We have over 500 years of separated life behind us. Despite our conflicts and even violence, the Lord of the Church has continued to work through our churches. God has been present in the world through the Roman Catholic Church, the church that goes back to the time of the apostles and has handed down and lived the faith of the ages for the past 500 years in the context of modernity. God has also been present in the world through the churches of the Reformation that have continued and shaped the apostolic witness differently. In these churches, important aspects of Christian life and faith have come to fruition. This also applies to the churches belonging to the Baptist tradition and, later, to the Pentecostal churches. The break goes against the will of the Lord and, therefore, constitutes guilt. Yet, because of God’s mercy, we may speak of a felix culpa, an evil out of which God has allowed something good to arise. However, a felix culpa can never be a final word.

We realize that the break between Rome and the Reformation cannot simply be dismissed as a misunderstanding and that it was based on disagreements that had to do with essential elements of the expression and shaping of faith. Some of these still exist, especially the disagreements about church and ministry. Yet, we share the faith in the triune God and Jesus Christ, the Savior and the one Head of the Church. We share the grace of baptism, we believe in the real presence of Christ in Eucharist/ Lord's Supper, and we believe in the meaning of ministry as representing Christ and as a sign of communion with the faith of the one Church. A church-dividing issue from the time of the Reformation, ‘justification by faith,’ ceased to be dividing according to the 1999 joint declaration on the doctrine of justification of the Lutheran World Federation and the Roman Catholic Church. Later, this declaration was also endorsed by the World Communion of Reformed Churches. The question then becomes: Is what separates us today still really church-dividing?

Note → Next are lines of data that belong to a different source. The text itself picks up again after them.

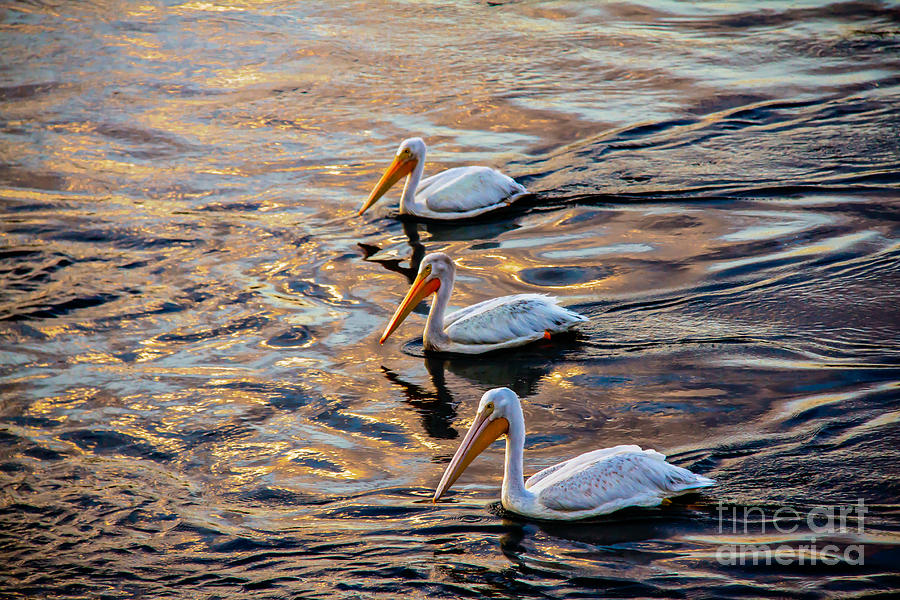 Birds Photograph - White Pelicans  In Golden Water by Robert Bales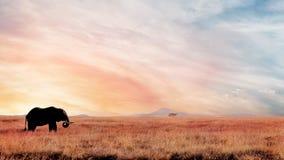 Eenzame olifant in de savanne bij zonsondergang Afrikaans artistiek beeld Nationaal park Serengeti Stock Foto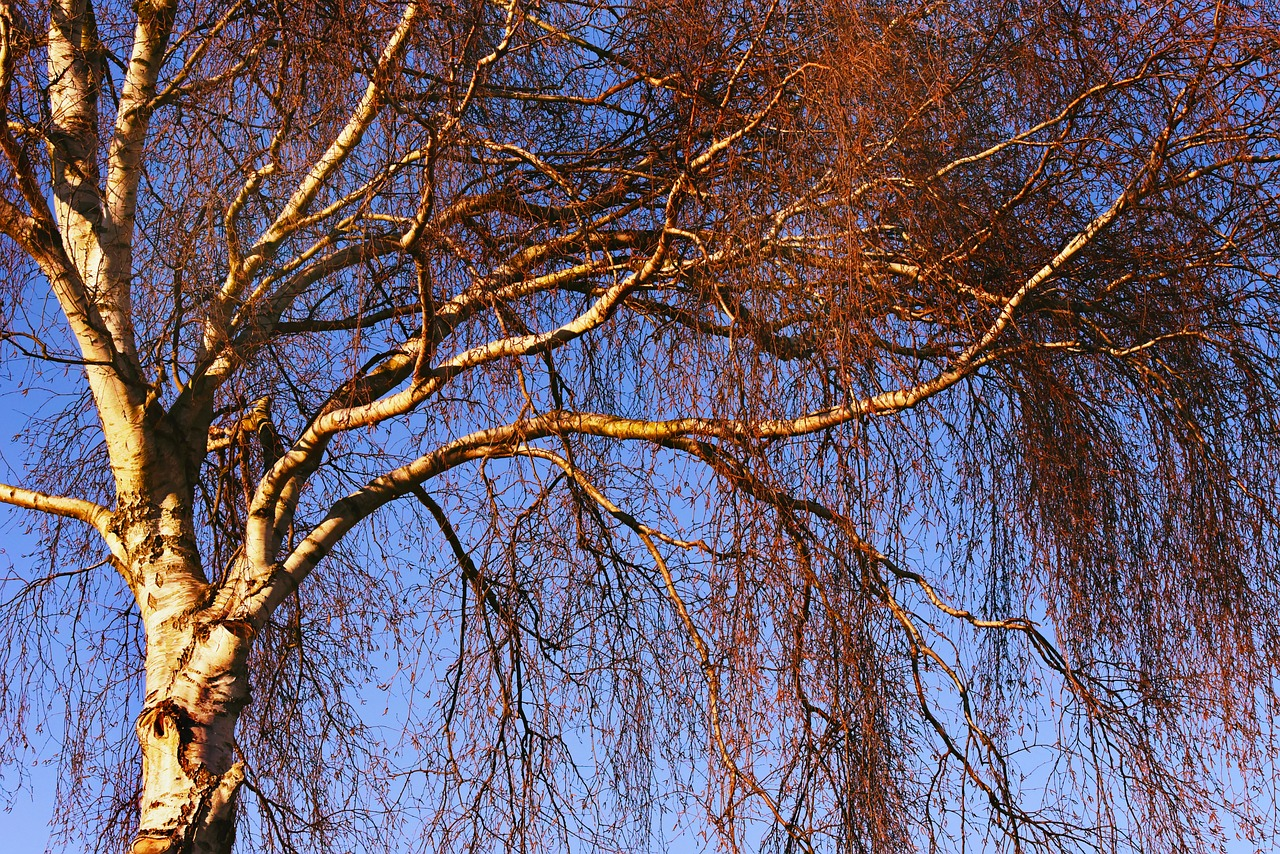 Arti Mimpi ranting Pohon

In the West and in the Netherlands, we are living in a post-Christian era. The church has been marginalized and its image is crumbling. Acquirements of yesterday are being knocked out of the church’s hands and the survival of many congregations and parishes is uncertain. However, our time can also become a time of purification. A time when a divided church may find its unity in Christ. A time when a united Church is called by the inspiration of the Spirit to be a witness to the gospel.

Christ has been torn apart but has continued to watch lovingly over His children. Is He now bringing us together again – even under the pressure of time? Can it be otherwise than that Christ desires that today Rome and Reformation come together and that his prayer ‘that they all may be one’ (John 17: 21) is fulfilled? Many search and long for the one apostolic and Catholic Church in visible form. A unified church that is the body of Christ and the dwelling place of the Spirit. That will be a Church that does justice to both unity and plurality. It will be a Church in the power of the Spirit, who gives the gifts the Church needs in this era.

We believe that the treasures that God has given the church over the past 500 years belong to the Church that is linked to its origin, the Church of the Apostles, of which Christ is the cornerstone. It is the Church that has taken visible shape in our continent mainly in the Church of Rome, but which no longer actualizes its full catholicity due to the schisms in the church. This is equally true of the churches of the Reformation. Our concern is not a ‘return to Rome’ but a conversion of us all to Christ. This is only possible through prayer and humility, in the awareness that unity is a work of the Spirit and not a human achievement. This way, we envision a Church of ‘unity in diversity’ or ‘reconciled opposition’. A unified Church, where much ‘lived Protestantism’ receives a place.

The question has arisen in our platform whether this could take the form of a ‘Protestant rite’ in the one Church. Or is that impossible and will other models have to be considered? How can mutual recognition be given a place on the road to union? Recognition of the legitimate significance of the pope as pastor pastorum (shepherd of shepherds) and of the sacrament of the Eucharist on the part of Protestant churches and recognition of the legitimate significance of Protestant offices and Holy Communion on the part of Rome have been mentioned as steps toward this union.

It could easily be objected that the demand for unity is not the most pressing. Young people, it may be argued, are much more concerned with the growth of their personal faith, church planters are looking for new forms of community, and ‘ordinary’ congregations and parishes need all their energy to keep their heads above water. What are the benefits of unity for them? Should unity really be our aim? Doesn’t ecumenism often have the connotation of doctrinal vagueness and ‘watering down the wine’?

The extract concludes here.